▶ Given information
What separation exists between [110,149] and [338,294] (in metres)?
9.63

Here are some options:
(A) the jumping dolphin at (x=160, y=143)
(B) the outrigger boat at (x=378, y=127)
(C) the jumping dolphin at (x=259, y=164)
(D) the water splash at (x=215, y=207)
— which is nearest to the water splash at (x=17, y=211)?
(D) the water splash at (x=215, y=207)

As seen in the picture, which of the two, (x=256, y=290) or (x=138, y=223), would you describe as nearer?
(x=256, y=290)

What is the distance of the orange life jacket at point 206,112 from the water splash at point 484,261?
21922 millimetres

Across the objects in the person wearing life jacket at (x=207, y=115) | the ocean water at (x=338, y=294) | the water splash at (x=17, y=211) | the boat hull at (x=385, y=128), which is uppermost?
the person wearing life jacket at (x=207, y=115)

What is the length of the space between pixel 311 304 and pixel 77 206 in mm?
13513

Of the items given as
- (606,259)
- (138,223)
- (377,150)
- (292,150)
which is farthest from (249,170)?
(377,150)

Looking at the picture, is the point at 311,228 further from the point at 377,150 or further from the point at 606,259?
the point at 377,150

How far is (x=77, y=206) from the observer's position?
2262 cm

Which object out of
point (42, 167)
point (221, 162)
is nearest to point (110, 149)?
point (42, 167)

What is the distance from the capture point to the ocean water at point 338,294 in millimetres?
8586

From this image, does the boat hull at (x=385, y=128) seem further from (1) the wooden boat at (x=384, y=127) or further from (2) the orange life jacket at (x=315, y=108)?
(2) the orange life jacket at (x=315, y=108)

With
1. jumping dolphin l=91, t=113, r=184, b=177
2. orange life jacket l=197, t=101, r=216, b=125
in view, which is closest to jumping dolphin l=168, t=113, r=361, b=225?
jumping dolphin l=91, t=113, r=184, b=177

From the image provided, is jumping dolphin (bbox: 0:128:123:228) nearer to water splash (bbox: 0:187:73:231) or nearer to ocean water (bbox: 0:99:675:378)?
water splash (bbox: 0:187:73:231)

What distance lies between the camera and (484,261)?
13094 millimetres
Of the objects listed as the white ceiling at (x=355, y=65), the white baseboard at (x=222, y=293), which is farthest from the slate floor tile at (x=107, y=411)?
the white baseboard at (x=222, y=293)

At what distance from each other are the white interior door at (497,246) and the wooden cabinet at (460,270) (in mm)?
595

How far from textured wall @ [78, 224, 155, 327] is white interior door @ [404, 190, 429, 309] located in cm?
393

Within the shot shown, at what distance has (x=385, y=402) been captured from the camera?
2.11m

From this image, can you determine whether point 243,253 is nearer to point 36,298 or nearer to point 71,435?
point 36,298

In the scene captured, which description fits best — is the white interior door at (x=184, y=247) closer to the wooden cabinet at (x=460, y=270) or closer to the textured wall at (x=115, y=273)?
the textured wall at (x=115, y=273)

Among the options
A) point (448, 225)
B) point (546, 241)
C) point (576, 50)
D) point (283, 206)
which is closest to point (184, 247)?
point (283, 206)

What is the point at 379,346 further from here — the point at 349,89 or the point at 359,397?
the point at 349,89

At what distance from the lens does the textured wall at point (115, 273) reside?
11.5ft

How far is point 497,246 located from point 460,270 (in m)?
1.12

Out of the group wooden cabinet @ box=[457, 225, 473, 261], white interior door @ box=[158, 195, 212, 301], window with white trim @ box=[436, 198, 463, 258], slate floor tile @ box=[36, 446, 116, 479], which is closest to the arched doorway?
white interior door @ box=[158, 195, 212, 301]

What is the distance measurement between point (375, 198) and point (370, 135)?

▶ Task to complete
Reproduce the listing above word for word, from its first line through its last.

▶ Result
What separation exists between [110,149] and [338,294] (in metres)?
9.63

Here are some options:
(A) the jumping dolphin at (x=160, y=143)
(B) the outrigger boat at (x=378, y=127)
(C) the jumping dolphin at (x=259, y=164)
(D) the water splash at (x=215, y=207)
— which is nearest to the water splash at (x=17, y=211)?
(D) the water splash at (x=215, y=207)

As seen in the picture, which of the two, (x=256, y=290) or (x=138, y=223), would you describe as nearer?
(x=256, y=290)

What is the distance of the orange life jacket at point 206,112 from the water splash at point 484,261?
21922 millimetres

Across the objects in the person wearing life jacket at (x=207, y=115) | the ocean water at (x=338, y=294) | the water splash at (x=17, y=211) | the boat hull at (x=385, y=128), which is uppermost?
the person wearing life jacket at (x=207, y=115)

What is the length of the space between pixel 311 304 and pixel 77 206 in mm?
13513

Of the items given as
- (606,259)
- (138,223)
- (377,150)
- (292,150)
which is farthest from (249,170)?
(377,150)

Looking at the picture, is the point at 311,228 further from the point at 377,150 or further from the point at 606,259?
the point at 377,150

How far is (x=77, y=206) from the observer's position?
2262 cm

Which object out of
point (42, 167)
point (221, 162)
is nearest to point (110, 149)?
point (42, 167)

What is the distance from the capture point to the ocean water at point 338,294 in millimetres?
8586

From this image, does the boat hull at (x=385, y=128) seem further from (1) the wooden boat at (x=384, y=127) or further from (2) the orange life jacket at (x=315, y=108)?
(2) the orange life jacket at (x=315, y=108)

With
1. jumping dolphin l=91, t=113, r=184, b=177
2. orange life jacket l=197, t=101, r=216, b=125
in view, which is closest to jumping dolphin l=168, t=113, r=361, b=225?
jumping dolphin l=91, t=113, r=184, b=177

From the image provided, is jumping dolphin (bbox: 0:128:123:228) nearer to water splash (bbox: 0:187:73:231) or nearer to ocean water (bbox: 0:99:675:378)?
water splash (bbox: 0:187:73:231)

What distance lies between the camera and (484,261)?
13094 millimetres
Of the objects listed as the white ceiling at (x=355, y=65), the white baseboard at (x=222, y=293), which is farthest from the slate floor tile at (x=107, y=411)?
the white baseboard at (x=222, y=293)

At what distance from each other are the white interior door at (497,246) and the wooden cabinet at (460,270) (in mm)?
595

How far from textured wall @ [78, 224, 155, 327] is white interior door @ [404, 190, 429, 309] located in cm?
393

Within the shot shown, at what distance has (x=385, y=402) been captured from the camera?
2.11m

From this image, can you determine whether point 243,253 is nearer to point 36,298 or nearer to point 71,435?
point 36,298

In the scene captured, which description fits best — is the white interior door at (x=184, y=247) closer to the wooden cabinet at (x=460, y=270) or closer to the textured wall at (x=115, y=273)?
the textured wall at (x=115, y=273)

Among the options
A) point (448, 225)
B) point (546, 241)
C) point (576, 50)
D) point (283, 206)
which is closest to point (184, 247)?
point (283, 206)

What is the point at 379,346 further from here — the point at 349,89 or the point at 359,397?
the point at 349,89

At what distance from the lens does the textured wall at point (115, 273) reside?
11.5ft

How far is point 497,246 located from point 460,270 (in m)?
1.12

Out of the group wooden cabinet @ box=[457, 225, 473, 261], white interior door @ box=[158, 195, 212, 301], window with white trim @ box=[436, 198, 463, 258], slate floor tile @ box=[36, 446, 116, 479], which is closest to the arched doorway?
white interior door @ box=[158, 195, 212, 301]

What is the distance measurement between point (375, 198) and point (370, 135)?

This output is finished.